J. Chris Elgin
In the paper "Ethnography is considered Harmful", various reasons are brought up against the usage of Ethnography. While the positives of ethnography and its importance was discussed in class, this paper discusses the change in its usage nowadays and its negative effects. I thought the paper presented some decent opinions on how ethnographies are used today. The author introduces some of the new methods of ethnography and presents arguments that it does not adequately perform the work it was originally intended. For example, the method that studies the place where people work does not "...reveal the 'lived work'." The authors also talk about the affect that new ethnography has on designs. The concerns they raised seem legit in their own view, such as understanding a different aspect of the world that influences design. (i.e. social and cultural aspects) Overall, it seems that they regard the new methods as not covering enough or missing some critical points that are related to design. in that case, I feel that it would be appropriate to add certain traits to the methods to improve their coverage area. By including the areas of concern, ethnography would no longer be harmful for design, as they would also include a broader area.
One of the most important factors of design we've studied this semester was usability evaluation. we've read our shares of books that emphasize on its importance as well as people who has taken advantage of it and succeeded. however, in this paper, arguments are presented against it and how its "harmful". While they do not deny the value of usability studies, the authors suggest that not all development situations should be subjected under such an evaluation. Personally, I think usability evaluation is a great method for designers and engineers to gauge their product and its effectiveness. Still, the potential misses that the paper said are possible is worth thinking about. The paper contemplated on the missed opportunities that the usability studies could cause for some products when they are tested prematurely. It can't be denied that usability evaluations are useful, but perhaps it'd be best if they aren't taken in the same context as they are now. They should still perform them, but also evaluate the results a little more carefully and considered the possibilities and not let everything be dictated by the outcomes.

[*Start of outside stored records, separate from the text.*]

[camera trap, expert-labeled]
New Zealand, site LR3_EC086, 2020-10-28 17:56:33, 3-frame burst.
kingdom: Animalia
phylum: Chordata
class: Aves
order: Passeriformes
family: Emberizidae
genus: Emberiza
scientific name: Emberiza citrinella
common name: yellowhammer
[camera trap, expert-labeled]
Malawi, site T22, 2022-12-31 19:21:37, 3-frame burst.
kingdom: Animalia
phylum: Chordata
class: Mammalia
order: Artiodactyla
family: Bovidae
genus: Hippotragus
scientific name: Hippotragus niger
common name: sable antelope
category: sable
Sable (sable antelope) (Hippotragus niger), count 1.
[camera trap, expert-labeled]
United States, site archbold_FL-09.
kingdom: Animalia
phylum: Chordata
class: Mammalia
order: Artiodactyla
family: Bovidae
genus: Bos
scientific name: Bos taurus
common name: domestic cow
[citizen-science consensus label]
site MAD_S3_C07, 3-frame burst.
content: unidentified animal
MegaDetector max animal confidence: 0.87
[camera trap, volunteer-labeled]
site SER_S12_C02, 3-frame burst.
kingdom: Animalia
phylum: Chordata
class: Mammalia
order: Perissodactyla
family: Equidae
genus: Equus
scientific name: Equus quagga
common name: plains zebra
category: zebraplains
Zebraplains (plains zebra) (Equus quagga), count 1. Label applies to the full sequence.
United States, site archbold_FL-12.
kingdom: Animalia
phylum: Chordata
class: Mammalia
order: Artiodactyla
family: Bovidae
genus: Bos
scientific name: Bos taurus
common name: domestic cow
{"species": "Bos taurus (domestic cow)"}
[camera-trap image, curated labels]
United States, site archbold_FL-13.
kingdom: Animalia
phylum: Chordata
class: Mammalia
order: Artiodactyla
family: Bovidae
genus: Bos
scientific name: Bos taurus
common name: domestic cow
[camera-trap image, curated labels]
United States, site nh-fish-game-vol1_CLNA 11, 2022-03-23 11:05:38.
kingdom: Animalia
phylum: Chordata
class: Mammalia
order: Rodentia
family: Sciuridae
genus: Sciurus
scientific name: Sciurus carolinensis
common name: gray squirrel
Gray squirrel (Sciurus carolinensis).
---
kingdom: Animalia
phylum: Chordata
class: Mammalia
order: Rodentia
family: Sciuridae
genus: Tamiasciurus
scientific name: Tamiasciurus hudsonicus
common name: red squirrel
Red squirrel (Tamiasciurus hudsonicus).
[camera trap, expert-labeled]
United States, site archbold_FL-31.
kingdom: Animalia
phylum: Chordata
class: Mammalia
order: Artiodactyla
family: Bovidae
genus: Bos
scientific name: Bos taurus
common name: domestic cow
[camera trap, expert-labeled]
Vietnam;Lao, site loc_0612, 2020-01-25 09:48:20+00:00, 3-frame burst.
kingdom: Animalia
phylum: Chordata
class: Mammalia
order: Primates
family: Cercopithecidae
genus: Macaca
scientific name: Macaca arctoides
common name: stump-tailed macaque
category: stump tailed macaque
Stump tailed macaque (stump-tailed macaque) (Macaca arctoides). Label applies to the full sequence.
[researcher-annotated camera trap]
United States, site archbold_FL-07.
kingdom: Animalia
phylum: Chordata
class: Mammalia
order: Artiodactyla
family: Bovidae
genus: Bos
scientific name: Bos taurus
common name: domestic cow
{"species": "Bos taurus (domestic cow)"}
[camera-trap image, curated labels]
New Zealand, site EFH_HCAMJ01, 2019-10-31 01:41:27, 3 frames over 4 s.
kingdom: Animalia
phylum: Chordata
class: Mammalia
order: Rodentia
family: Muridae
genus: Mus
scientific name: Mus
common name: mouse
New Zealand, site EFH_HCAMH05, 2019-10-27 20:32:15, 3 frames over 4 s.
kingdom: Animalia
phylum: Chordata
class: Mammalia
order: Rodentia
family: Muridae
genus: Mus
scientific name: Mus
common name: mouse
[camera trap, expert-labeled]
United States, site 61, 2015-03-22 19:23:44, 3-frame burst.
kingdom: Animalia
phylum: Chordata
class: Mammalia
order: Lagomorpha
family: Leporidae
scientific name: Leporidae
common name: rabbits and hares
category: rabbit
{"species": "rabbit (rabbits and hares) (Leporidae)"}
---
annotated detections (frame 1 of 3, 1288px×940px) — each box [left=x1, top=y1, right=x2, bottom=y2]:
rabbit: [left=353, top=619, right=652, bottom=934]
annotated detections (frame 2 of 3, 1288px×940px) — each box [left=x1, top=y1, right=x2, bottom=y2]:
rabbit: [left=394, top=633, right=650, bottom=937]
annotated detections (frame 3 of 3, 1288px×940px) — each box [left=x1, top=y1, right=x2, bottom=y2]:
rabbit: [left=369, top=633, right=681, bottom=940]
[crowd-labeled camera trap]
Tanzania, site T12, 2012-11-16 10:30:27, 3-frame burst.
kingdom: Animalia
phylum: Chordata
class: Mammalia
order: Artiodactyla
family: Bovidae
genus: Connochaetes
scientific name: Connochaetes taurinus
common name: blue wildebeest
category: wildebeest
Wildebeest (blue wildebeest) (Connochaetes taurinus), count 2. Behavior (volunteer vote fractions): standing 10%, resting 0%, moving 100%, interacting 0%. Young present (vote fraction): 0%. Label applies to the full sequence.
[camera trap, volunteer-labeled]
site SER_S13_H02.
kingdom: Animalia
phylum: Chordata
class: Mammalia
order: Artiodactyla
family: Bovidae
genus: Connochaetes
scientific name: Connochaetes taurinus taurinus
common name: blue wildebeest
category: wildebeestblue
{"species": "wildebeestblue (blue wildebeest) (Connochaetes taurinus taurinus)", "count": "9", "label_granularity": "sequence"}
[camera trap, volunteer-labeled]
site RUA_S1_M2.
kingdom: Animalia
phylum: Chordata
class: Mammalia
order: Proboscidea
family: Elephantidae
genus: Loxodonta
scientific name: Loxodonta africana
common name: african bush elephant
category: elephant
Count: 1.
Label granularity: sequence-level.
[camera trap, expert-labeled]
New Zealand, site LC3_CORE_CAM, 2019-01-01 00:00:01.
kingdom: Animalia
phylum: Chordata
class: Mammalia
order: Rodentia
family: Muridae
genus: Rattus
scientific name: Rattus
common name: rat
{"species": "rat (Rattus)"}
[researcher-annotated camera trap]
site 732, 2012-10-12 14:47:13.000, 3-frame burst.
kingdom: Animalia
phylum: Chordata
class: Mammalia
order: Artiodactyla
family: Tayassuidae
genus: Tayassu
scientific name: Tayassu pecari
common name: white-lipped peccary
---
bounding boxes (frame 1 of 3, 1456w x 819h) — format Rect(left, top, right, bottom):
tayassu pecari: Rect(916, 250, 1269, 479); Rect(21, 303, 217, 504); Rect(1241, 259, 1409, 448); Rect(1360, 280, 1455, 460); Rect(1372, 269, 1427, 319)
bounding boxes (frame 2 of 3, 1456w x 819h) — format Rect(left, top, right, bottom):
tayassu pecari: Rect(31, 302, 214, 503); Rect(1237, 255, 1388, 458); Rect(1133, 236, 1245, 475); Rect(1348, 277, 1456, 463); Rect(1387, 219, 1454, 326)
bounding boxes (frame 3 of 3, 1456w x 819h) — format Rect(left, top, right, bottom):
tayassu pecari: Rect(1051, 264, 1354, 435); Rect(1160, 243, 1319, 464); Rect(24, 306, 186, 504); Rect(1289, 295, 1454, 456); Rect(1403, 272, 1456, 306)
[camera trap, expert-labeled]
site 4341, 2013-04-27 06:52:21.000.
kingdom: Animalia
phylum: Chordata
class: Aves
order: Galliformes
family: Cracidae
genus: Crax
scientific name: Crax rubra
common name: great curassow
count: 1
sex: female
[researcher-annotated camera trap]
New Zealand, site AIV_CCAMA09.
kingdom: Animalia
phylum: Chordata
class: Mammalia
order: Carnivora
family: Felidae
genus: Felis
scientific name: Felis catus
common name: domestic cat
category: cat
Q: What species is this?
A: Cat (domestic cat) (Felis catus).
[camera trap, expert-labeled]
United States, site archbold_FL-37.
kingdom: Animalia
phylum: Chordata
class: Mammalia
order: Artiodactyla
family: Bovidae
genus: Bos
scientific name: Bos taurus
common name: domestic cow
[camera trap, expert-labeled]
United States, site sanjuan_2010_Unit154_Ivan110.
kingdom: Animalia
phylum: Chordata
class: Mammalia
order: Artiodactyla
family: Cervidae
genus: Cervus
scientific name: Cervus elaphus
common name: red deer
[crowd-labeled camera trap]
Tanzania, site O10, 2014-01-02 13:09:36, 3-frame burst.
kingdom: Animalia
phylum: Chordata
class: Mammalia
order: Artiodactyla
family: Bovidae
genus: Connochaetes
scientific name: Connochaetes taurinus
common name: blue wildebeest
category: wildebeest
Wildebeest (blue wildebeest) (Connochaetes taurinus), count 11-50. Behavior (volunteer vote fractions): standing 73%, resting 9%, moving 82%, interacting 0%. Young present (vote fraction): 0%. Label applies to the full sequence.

Don Norman! And i thought I was done with him after the last book, but alas, the class has brought us together again. In this paper, Don Norman talks about the dominance of human-centered designs, and its harmful effects on design overall. Norman offers an alternative, Activity-Centered design, and reasons why. After reading through this paper, I must say that his suggest method have some merits to them. He presents some examples such as writing tools and music instruments and how their designed for their specific activity and people were able to adapt to them and still perform great feats. While that may be true for certain things, I think that the rule is not universal. For some activities, people are willing to make the effort to adapt for whatever satisfaction or reward they gain. In some activities that are trivial, users would not be motivated to adapt for it.Norman argues that while HCD has its benefits, it also some some heavy weighing drawbacks. One of which is that a certain group of users might tend to make changes that benefit them only and not really involve other people. Overall, I thought it was an interesting read, but once again, I would evaluate its usage on a case by case basis. While its true that HCD does indeed have some things it needs to address, it is not necessarily deficient for certain objects while ACD also has its advantages for some things.